How many grams of magnesium chloride is produced when .500 moles of magnesium reacts with an excess of hydrochloric acid?

OpenStudy (aaronq):

First write and balance an equation for the reaction. Then use the stoichiometric coefficients to find moles produced. Set up a ratio using the species of interest, like so: e.g. for a general reaction: \(\color{red}{a}A + \color{blue}{b}B\) \(\rightleftharpoons\) \( \color{green}{c}C\) where upper case are the species (A,B,C), and lower case (a,b,c) are the coefficients , \(\dfrac{n_A}{\color{red}{a}}=\dfrac{n_B}{\color{blue}{b}}=\dfrac{n_C}{\color{green}{c}}\) From here you can isolate what you need.
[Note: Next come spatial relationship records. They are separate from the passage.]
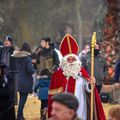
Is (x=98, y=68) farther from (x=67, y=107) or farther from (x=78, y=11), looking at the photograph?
(x=78, y=11)

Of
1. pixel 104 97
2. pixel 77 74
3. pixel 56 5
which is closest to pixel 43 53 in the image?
pixel 77 74

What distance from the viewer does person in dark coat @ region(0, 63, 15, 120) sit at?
1195cm

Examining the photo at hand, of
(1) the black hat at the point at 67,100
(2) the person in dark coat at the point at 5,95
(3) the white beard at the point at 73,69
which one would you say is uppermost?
(3) the white beard at the point at 73,69

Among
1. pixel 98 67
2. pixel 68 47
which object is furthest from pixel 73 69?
pixel 98 67


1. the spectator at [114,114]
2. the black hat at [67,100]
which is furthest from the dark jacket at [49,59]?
the black hat at [67,100]

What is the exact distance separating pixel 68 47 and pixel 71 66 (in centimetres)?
42

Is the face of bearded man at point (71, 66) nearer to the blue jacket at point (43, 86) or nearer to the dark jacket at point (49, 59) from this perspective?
the blue jacket at point (43, 86)

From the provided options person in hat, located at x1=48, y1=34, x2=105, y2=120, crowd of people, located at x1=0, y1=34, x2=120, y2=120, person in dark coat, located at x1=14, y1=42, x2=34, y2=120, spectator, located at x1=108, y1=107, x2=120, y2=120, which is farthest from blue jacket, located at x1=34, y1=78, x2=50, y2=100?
spectator, located at x1=108, y1=107, x2=120, y2=120

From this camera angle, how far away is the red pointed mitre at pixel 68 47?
41.0 feet

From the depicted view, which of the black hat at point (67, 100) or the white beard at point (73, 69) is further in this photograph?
the white beard at point (73, 69)

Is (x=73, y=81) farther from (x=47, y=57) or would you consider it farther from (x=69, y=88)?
(x=47, y=57)

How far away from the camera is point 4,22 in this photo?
51.6 m

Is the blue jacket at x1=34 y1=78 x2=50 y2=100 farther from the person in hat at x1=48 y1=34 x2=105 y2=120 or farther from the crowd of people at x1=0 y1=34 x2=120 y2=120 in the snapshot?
the person in hat at x1=48 y1=34 x2=105 y2=120

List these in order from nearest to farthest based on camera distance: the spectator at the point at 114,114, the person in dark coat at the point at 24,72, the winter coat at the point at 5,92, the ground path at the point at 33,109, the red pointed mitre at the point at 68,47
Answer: the spectator at the point at 114,114 < the winter coat at the point at 5,92 < the red pointed mitre at the point at 68,47 < the person in dark coat at the point at 24,72 < the ground path at the point at 33,109
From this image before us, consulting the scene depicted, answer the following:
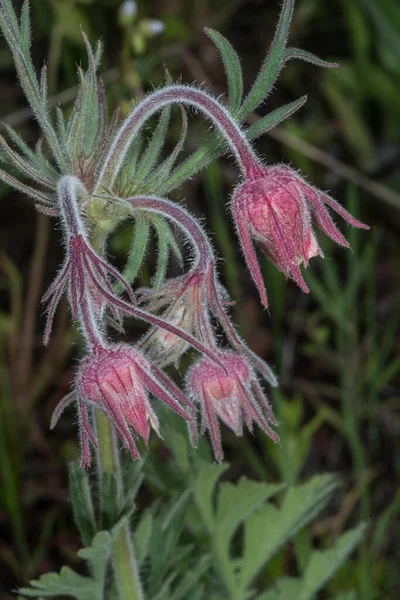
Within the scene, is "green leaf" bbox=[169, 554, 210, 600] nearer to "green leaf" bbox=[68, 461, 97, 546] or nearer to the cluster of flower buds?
Result: "green leaf" bbox=[68, 461, 97, 546]

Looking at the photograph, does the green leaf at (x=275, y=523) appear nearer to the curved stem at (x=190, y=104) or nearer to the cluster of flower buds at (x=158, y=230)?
the cluster of flower buds at (x=158, y=230)

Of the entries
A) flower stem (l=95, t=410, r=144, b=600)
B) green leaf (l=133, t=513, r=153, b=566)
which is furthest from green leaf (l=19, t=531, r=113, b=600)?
green leaf (l=133, t=513, r=153, b=566)

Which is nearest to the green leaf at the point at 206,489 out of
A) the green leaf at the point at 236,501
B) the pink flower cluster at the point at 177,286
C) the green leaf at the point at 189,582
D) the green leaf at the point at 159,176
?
the green leaf at the point at 236,501

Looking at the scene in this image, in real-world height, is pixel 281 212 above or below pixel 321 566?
above

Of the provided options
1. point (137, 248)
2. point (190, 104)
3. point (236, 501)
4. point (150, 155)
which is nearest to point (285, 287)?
point (236, 501)

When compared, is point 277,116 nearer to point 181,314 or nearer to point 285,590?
point 181,314
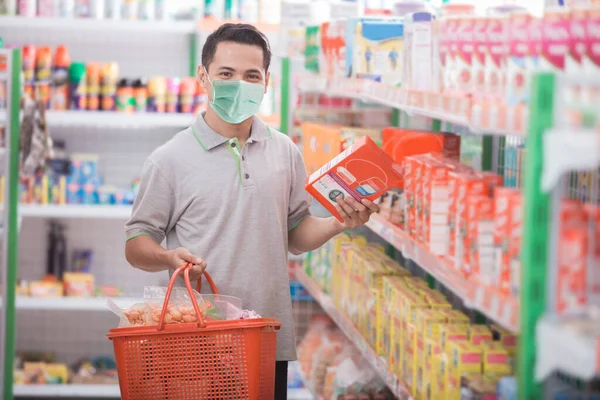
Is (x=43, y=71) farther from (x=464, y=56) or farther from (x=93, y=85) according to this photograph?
(x=464, y=56)

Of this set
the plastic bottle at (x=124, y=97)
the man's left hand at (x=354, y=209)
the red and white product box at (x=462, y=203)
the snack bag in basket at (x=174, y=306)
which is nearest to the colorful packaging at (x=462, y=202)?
the red and white product box at (x=462, y=203)

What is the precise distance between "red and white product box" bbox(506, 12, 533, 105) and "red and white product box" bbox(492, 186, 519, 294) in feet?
0.73

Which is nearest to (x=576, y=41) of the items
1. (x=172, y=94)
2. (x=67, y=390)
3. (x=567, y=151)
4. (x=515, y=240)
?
(x=567, y=151)

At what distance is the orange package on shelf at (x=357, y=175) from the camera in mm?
2932

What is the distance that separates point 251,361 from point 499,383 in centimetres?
73

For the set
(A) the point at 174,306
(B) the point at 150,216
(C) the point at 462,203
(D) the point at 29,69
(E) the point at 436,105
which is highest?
(D) the point at 29,69

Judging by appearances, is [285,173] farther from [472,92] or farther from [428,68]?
[472,92]

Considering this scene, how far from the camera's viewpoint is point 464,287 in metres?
2.37

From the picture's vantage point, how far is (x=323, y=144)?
442 cm

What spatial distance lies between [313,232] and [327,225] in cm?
8

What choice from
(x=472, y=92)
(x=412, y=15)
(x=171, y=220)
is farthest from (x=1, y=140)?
(x=472, y=92)

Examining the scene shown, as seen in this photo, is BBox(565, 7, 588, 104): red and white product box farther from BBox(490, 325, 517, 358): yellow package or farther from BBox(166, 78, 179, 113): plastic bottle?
BBox(166, 78, 179, 113): plastic bottle

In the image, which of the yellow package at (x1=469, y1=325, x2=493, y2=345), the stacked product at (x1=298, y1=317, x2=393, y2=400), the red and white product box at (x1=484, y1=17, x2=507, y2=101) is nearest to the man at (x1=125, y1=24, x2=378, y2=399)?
the yellow package at (x1=469, y1=325, x2=493, y2=345)

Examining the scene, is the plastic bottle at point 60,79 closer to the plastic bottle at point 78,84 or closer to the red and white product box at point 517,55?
the plastic bottle at point 78,84
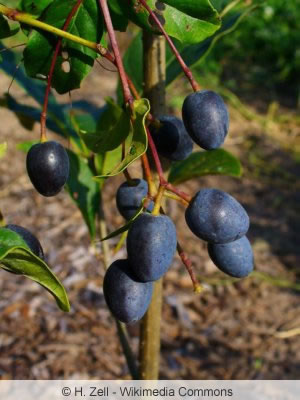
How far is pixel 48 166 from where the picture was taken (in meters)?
0.73

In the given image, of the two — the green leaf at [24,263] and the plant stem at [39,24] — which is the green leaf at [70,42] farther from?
the green leaf at [24,263]

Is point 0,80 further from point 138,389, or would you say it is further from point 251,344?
point 138,389

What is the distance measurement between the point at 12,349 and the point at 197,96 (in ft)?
4.44

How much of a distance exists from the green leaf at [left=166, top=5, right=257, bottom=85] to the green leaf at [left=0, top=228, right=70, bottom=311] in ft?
1.57

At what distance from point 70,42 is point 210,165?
0.40 m

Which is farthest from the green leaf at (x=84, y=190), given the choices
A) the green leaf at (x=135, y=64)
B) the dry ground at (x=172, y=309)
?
the dry ground at (x=172, y=309)

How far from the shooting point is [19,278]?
2170 mm

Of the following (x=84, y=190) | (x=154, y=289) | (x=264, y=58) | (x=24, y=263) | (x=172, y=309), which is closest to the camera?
(x=24, y=263)

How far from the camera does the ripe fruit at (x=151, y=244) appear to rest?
0.67 meters

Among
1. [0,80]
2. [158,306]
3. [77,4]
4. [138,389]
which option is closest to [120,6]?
[77,4]

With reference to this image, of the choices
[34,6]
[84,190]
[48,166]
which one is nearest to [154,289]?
[84,190]

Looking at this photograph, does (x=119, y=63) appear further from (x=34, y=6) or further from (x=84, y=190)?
(x=84, y=190)

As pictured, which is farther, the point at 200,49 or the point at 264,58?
the point at 264,58

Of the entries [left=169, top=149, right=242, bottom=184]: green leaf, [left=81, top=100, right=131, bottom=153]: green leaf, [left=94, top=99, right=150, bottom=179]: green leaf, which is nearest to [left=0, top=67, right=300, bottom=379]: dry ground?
[left=169, top=149, right=242, bottom=184]: green leaf
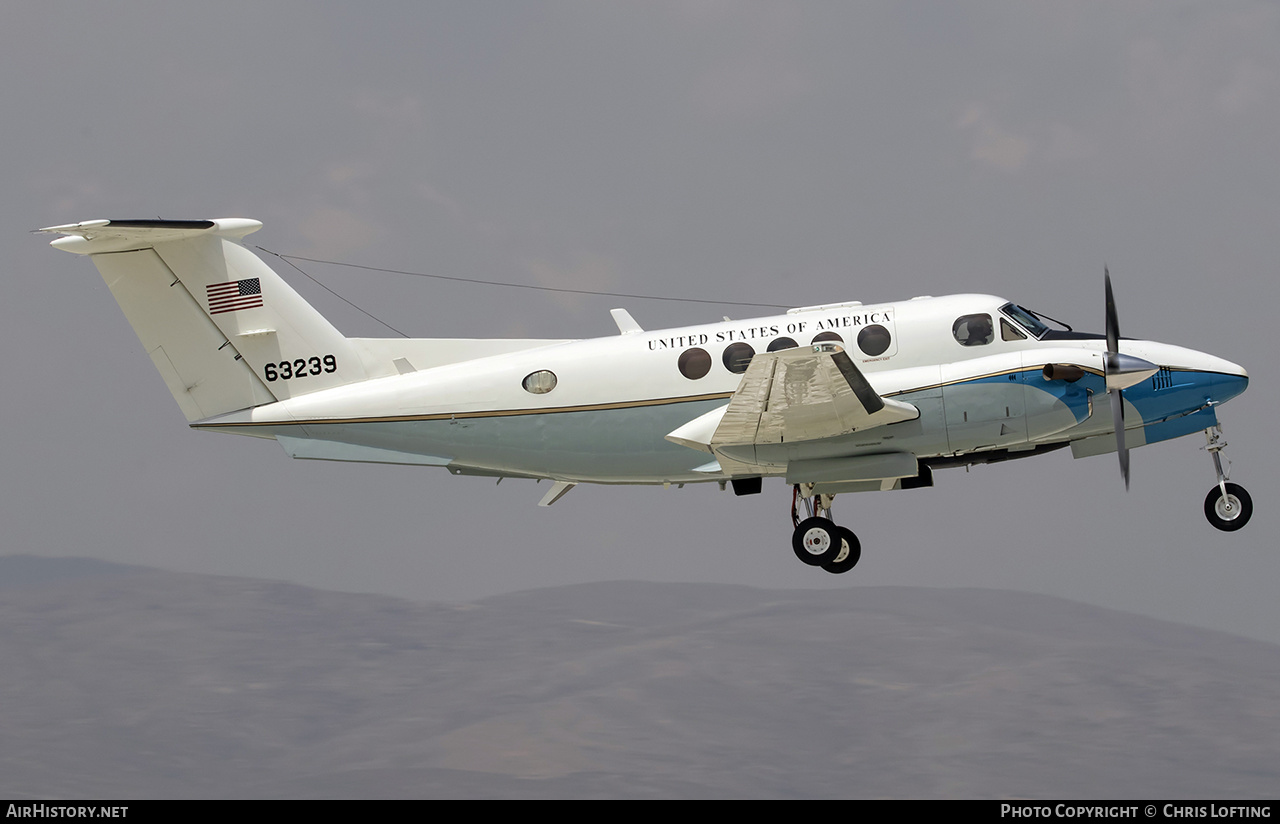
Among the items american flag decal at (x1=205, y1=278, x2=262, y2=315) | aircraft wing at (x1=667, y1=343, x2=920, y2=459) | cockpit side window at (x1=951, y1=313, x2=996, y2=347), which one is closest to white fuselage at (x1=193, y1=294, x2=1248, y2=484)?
cockpit side window at (x1=951, y1=313, x2=996, y2=347)

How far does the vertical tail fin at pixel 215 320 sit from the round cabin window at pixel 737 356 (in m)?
6.09

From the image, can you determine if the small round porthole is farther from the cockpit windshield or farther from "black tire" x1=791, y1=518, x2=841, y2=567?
the cockpit windshield

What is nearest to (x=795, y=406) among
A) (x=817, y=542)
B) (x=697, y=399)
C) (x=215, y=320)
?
(x=697, y=399)

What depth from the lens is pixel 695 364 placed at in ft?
66.3

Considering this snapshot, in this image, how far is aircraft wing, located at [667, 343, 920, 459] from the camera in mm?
17911

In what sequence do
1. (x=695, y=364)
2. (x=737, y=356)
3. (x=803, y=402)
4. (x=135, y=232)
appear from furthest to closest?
(x=135, y=232) < (x=695, y=364) < (x=737, y=356) < (x=803, y=402)

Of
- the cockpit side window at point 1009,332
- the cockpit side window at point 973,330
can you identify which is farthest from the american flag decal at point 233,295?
the cockpit side window at point 1009,332

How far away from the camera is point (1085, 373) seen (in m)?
19.3

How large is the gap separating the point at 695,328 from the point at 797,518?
12.0 feet

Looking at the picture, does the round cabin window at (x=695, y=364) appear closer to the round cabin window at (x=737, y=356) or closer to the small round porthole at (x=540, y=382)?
the round cabin window at (x=737, y=356)

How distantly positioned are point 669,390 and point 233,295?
23.8 feet

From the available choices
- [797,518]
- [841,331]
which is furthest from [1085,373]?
[797,518]

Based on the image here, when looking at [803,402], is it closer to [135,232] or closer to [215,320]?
[215,320]
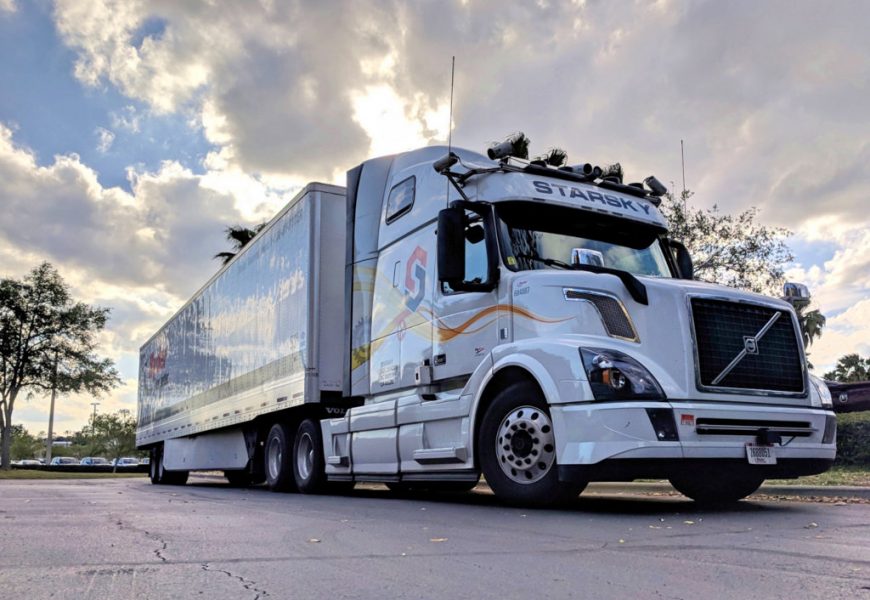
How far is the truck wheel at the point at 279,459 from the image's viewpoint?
11648 millimetres

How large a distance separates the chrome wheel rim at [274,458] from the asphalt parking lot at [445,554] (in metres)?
4.89

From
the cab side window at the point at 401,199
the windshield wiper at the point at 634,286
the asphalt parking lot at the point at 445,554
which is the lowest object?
the asphalt parking lot at the point at 445,554

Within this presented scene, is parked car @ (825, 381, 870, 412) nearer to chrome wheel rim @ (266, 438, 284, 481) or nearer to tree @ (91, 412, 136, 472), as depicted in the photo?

For example: if you have 2 moles of B, how many moles of C can you produce? solve algebraically: \(\dfrac{2}{\color{blue}{b}}=\dfrac{n_C}{\color{green}{c}}\rightarrow n_C=\dfrac{2*\color{green}{c}}{\color{blue}{b}}\) -------------------------------------------------------- To interconvert from mass to moles or moles to mass, use the relationship: \(n=\dfrac{m}{M}\) where, M=molar mass, m=mass, and n= moles. --------------------------------------------------

OpenStudy (anonymous):

o-o

OpenStudy (anonymous):

Well you could just do \[n =\frac{ M }{ Mr }\] That would give you N x Mr = M 0.500 x 94.3 (Molecular mass of MgCl2) = 47.15 Grams

OpenStudy (aaronq):

^while you're right it doesn't really show how you arrived at that answer, because you can only do that because the stoichiometric ratios are 1:1. If this person assumes that every question is solved like that, then they're not really learning correct the process.

OpenStudy (anonymous):

Of course ratios play a massive part in this but im just assuming that this reaction is all 1:1 like you said. Its good you pointed that out to them, I should have been a better chemist and mentioned that.